## To do
Would you copy each line of the data below that has "parse"?

↓↓↓

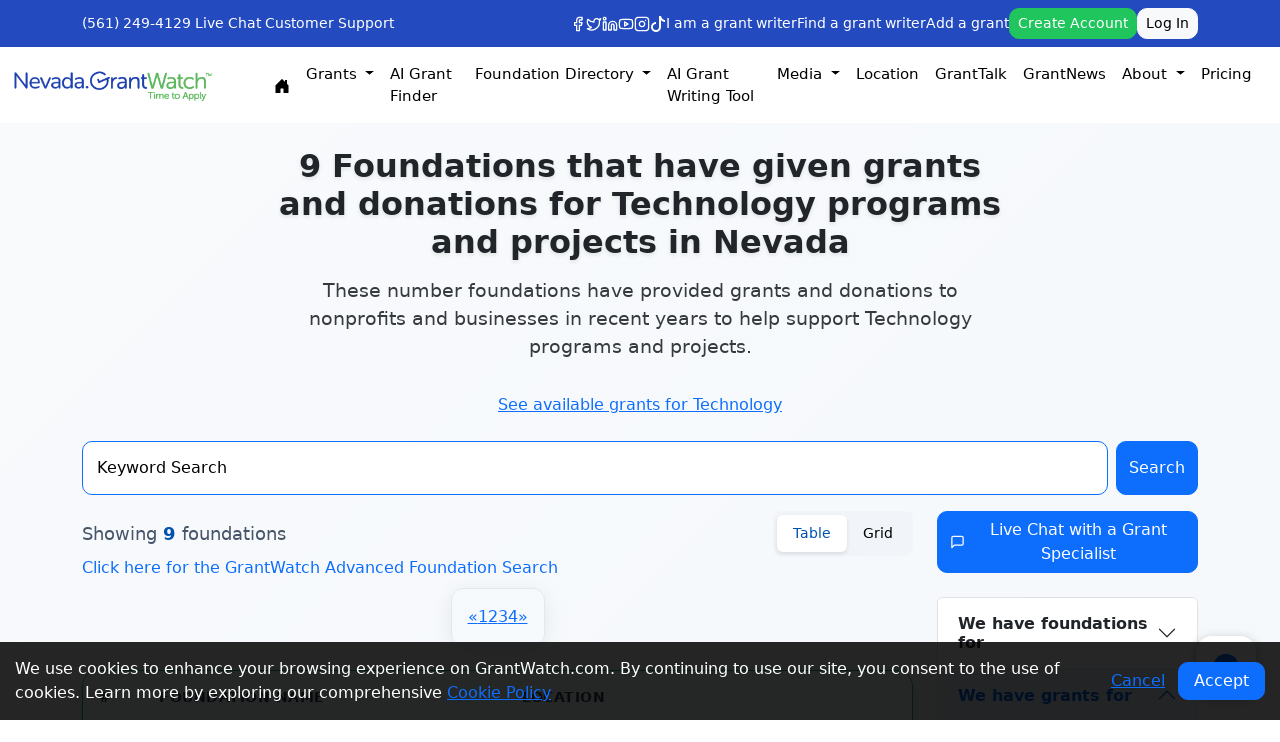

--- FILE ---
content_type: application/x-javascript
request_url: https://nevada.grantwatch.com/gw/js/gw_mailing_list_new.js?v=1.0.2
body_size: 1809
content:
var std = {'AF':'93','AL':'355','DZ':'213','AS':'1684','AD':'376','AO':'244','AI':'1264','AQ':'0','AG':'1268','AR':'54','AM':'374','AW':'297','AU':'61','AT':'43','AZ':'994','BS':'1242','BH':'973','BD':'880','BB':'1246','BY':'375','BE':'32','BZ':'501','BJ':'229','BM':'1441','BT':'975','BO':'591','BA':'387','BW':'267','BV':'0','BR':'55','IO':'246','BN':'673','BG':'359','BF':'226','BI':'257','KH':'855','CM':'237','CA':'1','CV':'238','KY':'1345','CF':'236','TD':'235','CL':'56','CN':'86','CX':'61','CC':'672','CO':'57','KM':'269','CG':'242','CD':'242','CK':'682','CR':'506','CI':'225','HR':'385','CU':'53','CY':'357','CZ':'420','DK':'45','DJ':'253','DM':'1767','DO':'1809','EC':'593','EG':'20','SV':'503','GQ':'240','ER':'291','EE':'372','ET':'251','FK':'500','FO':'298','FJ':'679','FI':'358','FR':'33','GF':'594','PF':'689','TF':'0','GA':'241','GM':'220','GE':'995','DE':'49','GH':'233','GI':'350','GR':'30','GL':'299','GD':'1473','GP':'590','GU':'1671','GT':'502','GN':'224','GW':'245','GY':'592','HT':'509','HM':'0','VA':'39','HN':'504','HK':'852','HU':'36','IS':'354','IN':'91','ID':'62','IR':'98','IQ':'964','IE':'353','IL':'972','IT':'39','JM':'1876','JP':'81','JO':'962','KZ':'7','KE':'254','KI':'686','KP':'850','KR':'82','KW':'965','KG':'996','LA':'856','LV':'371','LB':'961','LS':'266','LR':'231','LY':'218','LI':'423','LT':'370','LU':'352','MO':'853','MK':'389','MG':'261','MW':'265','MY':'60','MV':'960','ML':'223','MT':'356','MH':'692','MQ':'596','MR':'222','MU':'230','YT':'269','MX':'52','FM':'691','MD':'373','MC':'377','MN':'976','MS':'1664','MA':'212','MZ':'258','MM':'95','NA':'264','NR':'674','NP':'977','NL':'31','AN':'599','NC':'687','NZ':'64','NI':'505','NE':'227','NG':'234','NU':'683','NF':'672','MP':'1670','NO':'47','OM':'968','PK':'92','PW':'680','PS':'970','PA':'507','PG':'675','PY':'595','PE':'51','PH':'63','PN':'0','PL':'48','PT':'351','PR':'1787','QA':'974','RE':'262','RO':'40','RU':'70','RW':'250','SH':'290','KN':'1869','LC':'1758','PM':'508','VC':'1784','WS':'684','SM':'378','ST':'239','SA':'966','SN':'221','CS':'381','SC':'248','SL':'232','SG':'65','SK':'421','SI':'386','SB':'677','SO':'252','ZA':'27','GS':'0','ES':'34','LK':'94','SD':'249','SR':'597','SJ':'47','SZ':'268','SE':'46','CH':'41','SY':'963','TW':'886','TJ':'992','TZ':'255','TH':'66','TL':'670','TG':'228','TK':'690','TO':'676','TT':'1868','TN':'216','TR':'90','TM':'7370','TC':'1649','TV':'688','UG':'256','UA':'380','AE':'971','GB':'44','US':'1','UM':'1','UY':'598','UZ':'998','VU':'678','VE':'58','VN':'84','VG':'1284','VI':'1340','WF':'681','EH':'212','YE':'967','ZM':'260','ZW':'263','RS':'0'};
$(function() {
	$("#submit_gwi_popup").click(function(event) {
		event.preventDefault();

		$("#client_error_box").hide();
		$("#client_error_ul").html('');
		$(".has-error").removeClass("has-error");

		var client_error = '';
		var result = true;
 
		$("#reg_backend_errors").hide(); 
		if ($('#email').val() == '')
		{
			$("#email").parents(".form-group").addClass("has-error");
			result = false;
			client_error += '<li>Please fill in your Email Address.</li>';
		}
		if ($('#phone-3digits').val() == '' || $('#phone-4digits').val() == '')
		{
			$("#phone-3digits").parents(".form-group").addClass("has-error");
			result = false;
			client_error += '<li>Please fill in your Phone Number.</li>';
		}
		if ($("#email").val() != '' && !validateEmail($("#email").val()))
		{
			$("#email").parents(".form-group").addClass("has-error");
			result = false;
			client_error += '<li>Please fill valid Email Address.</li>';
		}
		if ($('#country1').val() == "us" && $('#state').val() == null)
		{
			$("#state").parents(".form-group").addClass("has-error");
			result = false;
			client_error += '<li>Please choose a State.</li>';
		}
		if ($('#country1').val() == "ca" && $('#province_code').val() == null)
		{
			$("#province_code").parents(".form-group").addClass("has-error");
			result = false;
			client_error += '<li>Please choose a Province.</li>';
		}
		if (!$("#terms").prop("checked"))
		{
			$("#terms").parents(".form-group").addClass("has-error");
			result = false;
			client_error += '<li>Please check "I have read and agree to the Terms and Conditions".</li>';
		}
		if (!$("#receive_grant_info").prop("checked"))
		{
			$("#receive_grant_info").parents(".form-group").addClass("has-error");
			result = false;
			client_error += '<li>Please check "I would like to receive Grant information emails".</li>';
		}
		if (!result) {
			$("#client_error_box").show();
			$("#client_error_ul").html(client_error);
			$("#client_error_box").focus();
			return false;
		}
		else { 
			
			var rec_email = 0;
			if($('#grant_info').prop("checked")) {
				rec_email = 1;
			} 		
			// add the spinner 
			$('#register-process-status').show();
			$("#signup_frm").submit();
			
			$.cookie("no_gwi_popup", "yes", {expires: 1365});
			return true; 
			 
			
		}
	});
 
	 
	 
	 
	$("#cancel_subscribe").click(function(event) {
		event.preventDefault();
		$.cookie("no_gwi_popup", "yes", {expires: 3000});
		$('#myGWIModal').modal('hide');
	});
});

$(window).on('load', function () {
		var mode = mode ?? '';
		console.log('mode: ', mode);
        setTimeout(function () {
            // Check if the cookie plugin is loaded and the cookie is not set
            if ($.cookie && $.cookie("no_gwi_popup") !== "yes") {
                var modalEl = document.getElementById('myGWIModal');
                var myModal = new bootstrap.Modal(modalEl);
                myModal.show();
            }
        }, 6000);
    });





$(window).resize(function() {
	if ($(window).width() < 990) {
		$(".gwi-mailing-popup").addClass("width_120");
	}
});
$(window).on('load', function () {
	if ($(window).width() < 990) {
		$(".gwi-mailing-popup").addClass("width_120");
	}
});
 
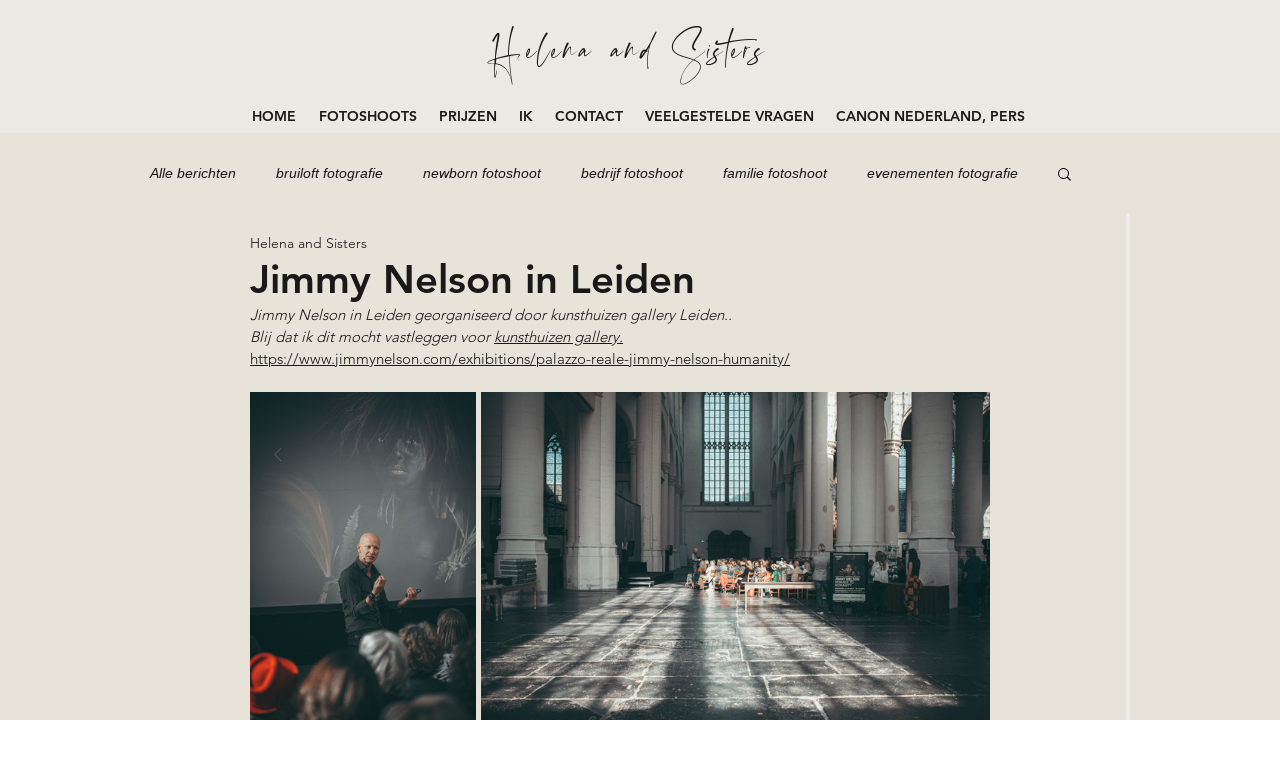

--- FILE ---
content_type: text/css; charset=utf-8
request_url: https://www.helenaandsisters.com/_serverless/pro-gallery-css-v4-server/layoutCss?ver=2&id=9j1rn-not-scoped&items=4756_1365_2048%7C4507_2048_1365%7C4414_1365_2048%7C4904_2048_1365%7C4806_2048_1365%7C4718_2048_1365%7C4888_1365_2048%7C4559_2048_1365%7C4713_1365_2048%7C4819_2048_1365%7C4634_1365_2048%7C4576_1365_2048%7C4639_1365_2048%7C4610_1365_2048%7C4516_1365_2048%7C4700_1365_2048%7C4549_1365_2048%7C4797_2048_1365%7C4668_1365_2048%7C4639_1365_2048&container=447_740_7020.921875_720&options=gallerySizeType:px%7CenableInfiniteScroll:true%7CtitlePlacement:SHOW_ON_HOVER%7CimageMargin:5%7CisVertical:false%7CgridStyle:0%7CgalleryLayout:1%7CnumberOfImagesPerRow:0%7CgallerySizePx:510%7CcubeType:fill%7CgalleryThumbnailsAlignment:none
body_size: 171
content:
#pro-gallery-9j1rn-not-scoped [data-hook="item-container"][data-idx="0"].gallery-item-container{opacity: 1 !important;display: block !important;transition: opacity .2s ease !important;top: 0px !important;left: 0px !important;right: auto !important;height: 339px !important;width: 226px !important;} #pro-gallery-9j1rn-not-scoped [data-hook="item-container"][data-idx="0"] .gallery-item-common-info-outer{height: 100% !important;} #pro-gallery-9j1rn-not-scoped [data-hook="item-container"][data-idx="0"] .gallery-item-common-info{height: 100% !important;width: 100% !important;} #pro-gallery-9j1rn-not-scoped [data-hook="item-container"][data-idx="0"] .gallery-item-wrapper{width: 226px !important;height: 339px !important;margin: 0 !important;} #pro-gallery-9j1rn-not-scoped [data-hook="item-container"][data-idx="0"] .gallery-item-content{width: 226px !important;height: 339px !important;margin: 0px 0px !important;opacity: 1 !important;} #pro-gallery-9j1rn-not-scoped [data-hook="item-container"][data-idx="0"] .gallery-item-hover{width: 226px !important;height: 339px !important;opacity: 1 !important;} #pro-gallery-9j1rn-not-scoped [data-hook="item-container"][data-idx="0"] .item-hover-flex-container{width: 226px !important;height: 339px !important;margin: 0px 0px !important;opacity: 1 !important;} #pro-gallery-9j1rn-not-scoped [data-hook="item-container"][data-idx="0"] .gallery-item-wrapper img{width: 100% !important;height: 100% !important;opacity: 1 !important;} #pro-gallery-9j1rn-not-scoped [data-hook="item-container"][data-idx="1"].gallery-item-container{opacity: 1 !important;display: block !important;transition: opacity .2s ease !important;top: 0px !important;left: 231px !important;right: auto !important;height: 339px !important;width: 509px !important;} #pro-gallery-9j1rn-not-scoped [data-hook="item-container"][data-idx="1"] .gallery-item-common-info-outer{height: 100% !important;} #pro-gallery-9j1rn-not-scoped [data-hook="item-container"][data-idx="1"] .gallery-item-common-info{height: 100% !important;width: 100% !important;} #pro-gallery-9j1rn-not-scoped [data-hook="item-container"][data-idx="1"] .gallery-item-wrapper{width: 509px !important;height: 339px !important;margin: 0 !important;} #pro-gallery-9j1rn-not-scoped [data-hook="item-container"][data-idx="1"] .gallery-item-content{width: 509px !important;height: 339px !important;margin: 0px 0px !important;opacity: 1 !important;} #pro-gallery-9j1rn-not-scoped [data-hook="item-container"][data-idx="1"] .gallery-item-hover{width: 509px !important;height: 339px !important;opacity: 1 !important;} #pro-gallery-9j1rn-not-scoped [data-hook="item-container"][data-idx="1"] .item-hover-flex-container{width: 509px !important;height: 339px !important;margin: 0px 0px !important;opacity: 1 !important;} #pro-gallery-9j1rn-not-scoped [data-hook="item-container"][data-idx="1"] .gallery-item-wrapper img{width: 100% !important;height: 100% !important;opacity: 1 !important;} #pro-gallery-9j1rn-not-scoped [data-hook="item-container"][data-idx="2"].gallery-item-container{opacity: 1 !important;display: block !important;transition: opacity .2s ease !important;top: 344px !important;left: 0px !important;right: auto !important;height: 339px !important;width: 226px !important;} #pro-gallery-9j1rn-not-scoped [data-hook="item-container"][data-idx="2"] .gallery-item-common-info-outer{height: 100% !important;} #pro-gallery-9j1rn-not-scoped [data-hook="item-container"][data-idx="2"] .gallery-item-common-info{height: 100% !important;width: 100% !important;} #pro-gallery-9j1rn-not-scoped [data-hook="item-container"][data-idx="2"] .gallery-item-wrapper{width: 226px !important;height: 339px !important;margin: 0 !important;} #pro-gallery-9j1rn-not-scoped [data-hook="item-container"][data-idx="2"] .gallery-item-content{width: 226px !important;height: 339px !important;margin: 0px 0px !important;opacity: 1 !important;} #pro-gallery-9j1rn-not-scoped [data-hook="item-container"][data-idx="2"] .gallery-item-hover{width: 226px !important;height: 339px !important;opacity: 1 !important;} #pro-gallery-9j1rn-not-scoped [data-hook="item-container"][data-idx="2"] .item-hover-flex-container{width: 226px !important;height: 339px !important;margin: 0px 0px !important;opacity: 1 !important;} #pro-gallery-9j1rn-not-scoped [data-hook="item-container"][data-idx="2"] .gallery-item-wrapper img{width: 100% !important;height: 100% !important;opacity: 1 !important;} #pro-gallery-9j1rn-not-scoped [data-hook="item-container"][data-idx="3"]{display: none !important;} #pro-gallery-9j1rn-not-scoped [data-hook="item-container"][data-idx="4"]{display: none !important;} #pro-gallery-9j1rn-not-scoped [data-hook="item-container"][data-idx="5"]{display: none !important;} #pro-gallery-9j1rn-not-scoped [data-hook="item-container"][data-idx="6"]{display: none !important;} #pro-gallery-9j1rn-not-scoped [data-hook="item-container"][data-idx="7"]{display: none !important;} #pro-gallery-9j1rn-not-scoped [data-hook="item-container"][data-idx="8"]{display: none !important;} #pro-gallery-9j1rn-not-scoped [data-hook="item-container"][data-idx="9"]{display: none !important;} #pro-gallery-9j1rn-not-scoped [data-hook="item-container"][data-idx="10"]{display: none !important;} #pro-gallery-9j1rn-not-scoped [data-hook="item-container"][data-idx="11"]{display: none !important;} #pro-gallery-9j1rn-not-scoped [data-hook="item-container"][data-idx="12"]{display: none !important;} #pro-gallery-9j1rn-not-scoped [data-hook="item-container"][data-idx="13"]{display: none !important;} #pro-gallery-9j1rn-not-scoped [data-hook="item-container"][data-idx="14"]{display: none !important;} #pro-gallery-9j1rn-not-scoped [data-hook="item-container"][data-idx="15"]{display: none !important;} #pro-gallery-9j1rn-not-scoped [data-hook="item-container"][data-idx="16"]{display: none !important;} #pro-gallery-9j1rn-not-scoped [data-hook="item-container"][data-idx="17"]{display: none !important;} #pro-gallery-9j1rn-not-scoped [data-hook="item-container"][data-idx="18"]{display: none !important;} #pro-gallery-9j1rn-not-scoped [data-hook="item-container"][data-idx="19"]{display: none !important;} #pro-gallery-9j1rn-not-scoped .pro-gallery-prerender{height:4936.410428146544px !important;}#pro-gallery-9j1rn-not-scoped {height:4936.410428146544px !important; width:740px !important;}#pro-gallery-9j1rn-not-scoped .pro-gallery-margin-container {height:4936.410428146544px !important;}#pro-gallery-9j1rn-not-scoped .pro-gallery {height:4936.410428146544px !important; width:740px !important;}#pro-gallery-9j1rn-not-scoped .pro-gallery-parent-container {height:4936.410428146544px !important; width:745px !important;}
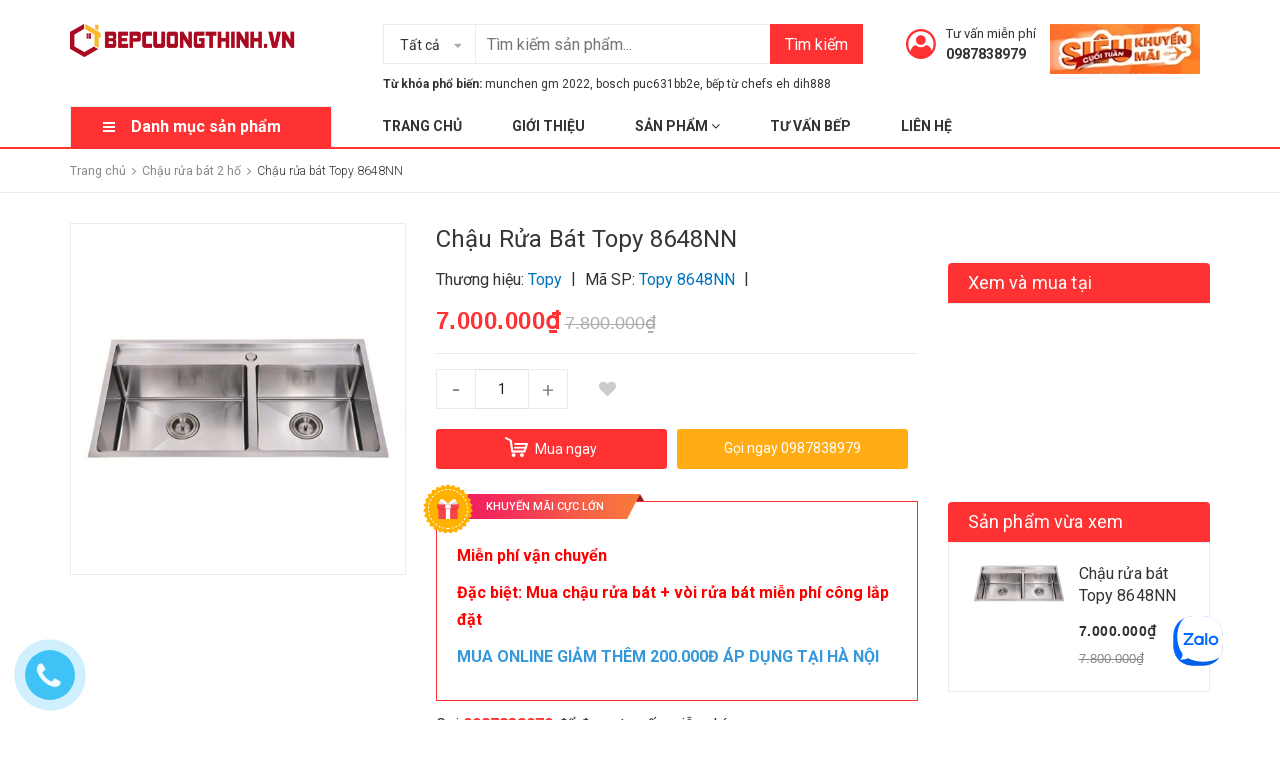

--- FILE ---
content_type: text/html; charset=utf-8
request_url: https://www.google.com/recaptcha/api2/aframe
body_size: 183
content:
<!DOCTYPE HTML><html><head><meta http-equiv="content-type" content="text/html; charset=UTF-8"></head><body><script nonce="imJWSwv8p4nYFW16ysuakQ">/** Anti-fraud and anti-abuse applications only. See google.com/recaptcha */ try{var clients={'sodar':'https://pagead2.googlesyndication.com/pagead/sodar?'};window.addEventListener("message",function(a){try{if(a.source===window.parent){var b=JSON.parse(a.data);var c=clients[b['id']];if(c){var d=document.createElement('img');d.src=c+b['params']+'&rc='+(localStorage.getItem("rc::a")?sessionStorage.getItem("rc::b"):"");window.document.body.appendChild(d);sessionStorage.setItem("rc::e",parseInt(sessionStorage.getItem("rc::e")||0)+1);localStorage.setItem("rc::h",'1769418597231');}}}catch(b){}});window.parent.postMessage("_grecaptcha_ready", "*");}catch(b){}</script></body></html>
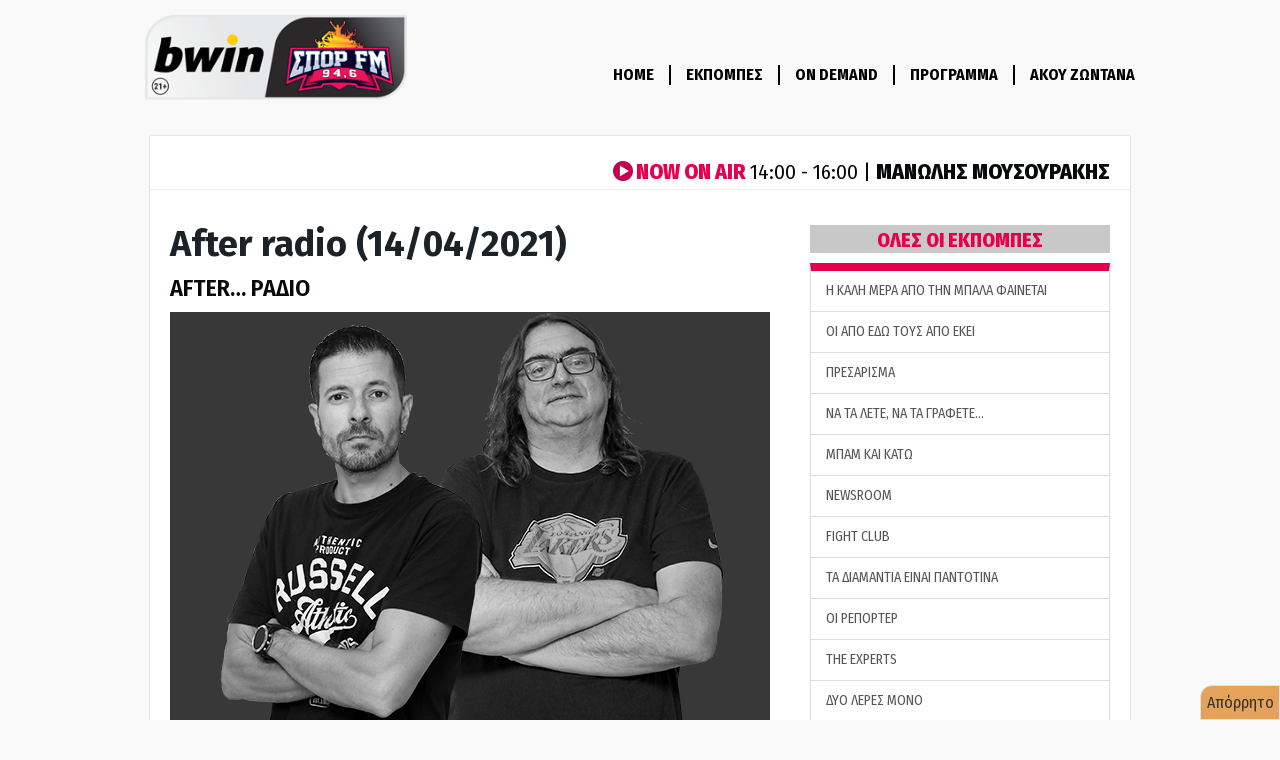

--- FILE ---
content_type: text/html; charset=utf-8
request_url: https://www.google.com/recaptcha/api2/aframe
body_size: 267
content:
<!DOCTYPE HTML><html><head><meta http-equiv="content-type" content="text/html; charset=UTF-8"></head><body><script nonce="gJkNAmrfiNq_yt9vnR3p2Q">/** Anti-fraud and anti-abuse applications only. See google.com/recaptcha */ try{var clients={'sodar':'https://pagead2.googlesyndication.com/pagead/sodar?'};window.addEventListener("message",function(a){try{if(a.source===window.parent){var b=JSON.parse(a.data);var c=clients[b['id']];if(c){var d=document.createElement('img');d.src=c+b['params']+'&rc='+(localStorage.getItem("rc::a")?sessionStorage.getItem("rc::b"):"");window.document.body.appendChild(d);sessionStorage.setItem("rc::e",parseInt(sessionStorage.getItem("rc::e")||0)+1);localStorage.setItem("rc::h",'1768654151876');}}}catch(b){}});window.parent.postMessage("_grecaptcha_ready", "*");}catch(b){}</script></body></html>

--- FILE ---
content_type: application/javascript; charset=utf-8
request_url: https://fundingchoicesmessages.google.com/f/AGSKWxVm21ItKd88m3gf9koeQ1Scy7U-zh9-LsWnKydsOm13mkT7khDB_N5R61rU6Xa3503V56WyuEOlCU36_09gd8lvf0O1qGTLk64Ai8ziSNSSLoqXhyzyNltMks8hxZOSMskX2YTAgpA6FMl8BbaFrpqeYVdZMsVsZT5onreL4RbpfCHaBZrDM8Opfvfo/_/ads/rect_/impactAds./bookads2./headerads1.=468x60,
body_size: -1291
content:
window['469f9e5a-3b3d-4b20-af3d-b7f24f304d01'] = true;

↑↑↑

## Task response
<!DOCTYPE HTML><html><head><meta http-equiv="content-type" content="text/html; charset=UTF-8"></head><body><script nonce="imJWSwv8p4nYFW16ysuakQ">/** Anti-fraud and anti-abuse applications only. See google.com/recaptcha */ try{var clients={'sodar':'https://pagead2.googlesyndication.com/pagead/sodar?'};window.addEventListener("message",function(a){try{if(a.source===window.parent){var b=JSON.parse(a.data);var c=clients[b['id']];if(c){var d=document.createElement('img');d.src=c+b['params']+'&rc='+(localStorage.getItem("rc::a")?sessionStorage.getItem("rc::b"):"");window.document.body.appendChild(d);sessionStorage.setItem("rc::e",parseInt(sessionStorage.getItem("rc::e")||0)+1);localStorage.setItem("rc::h",'1769418597231');}}}catch(b){}});window.parent.postMessage("_grecaptcha_ready", "*");}catch(b){}</script></body></html>
<!DOCTYPE HTML><html><head><meta http-equiv="content-type" content="text/html; charset=UTF-8"></head><body><script nonce="gJkNAmrfiNq_yt9vnR3p2Q">/** Anti-fraud and anti-abuse applications only. See google.com/recaptcha */ try{var clients={'sodar':'https://pagead2.googlesyndication.com/pagead/sodar?'};window.addEventListener("message",function(a){try{if(a.source===window.parent){var b=JSON.parse(a.data);var c=clients[b['id']];if(c){var d=document.createElement('img');d.src=c+b['params']+'&rc='+(localStorage.getItem("rc::a")?sessionStorage.getItem("rc::b"):"");window.document.body.appendChild(d);sessionStorage.setItem("rc::e",parseInt(sessionStorage.getItem("rc::e")||0)+1);localStorage.setItem("rc::h",'1768654151876');}}}catch(b){}});window.parent.postMessage("_grecaptcha_ready", "*");}catch(b){}</script></body></html>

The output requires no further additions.